There are some limitations to our case report. First, the patient did not undergo an ocular examination before siponimod treatment, as she had no history of ocular diseases. However, the patient’s ME improved after discontinuing DMT, which suggests that the ME was induced by siponimod. Second, the time between the patient restarting siponimod and ME examination was short; hence, The authors will follow-up on the patient’s ongoing progress. The siponimod dose given to the patient was chosen based on the dose recommended by the EXPAND study to reduce the side effects. In this case, the ME was mild, improved quickly after withdrawal of siponimod, and did not result in relapse after using siponimod again in follow-up treatment.

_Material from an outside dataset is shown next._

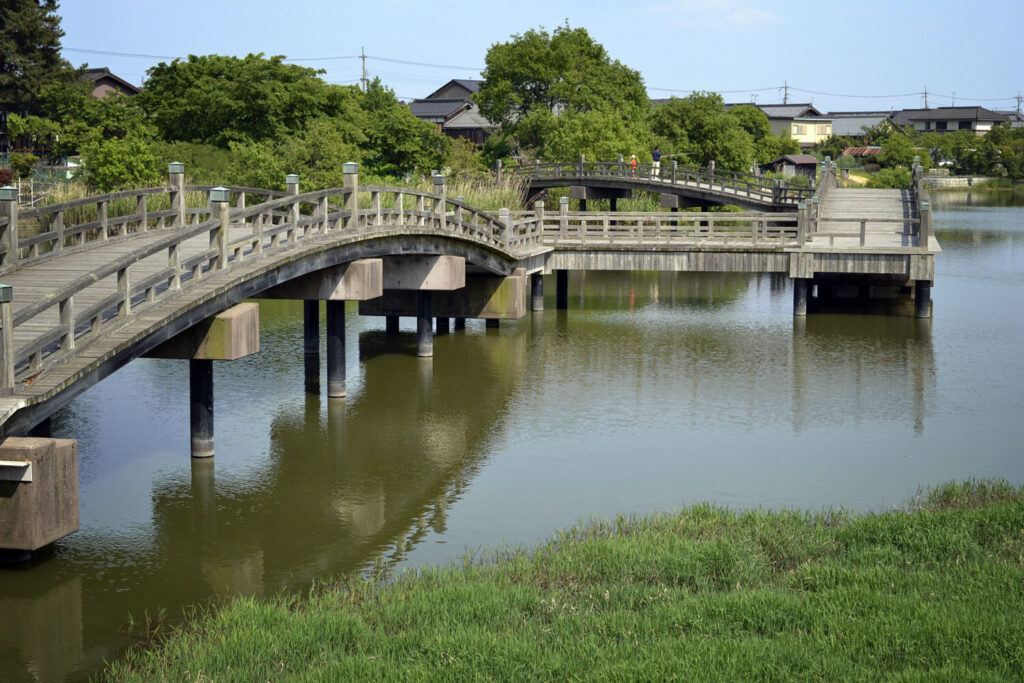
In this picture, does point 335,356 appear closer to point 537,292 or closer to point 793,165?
point 537,292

It is consistent with the mechanism that S1PR modulators internalize and inhibit the S1PR after the early activation [20]. If this patient’s ME recurs, the researchers will maintain the siponimod treatment and perform ocular consultation and treatment, as reported in a fingolimod case report [23]. This patient’s case may help neurologists and ophthalmologists working with siponimod-associated ME.

In conclusion, the researchers described the case of a young female patient diagnosed with RRMS who developed ME after siponimod treatment. This case suggests that siponimod-associated ME is rare, mild, and manageable; however, regular optic assessment remains crucial to avoid delays in treatment and to promote patients’ quality of life.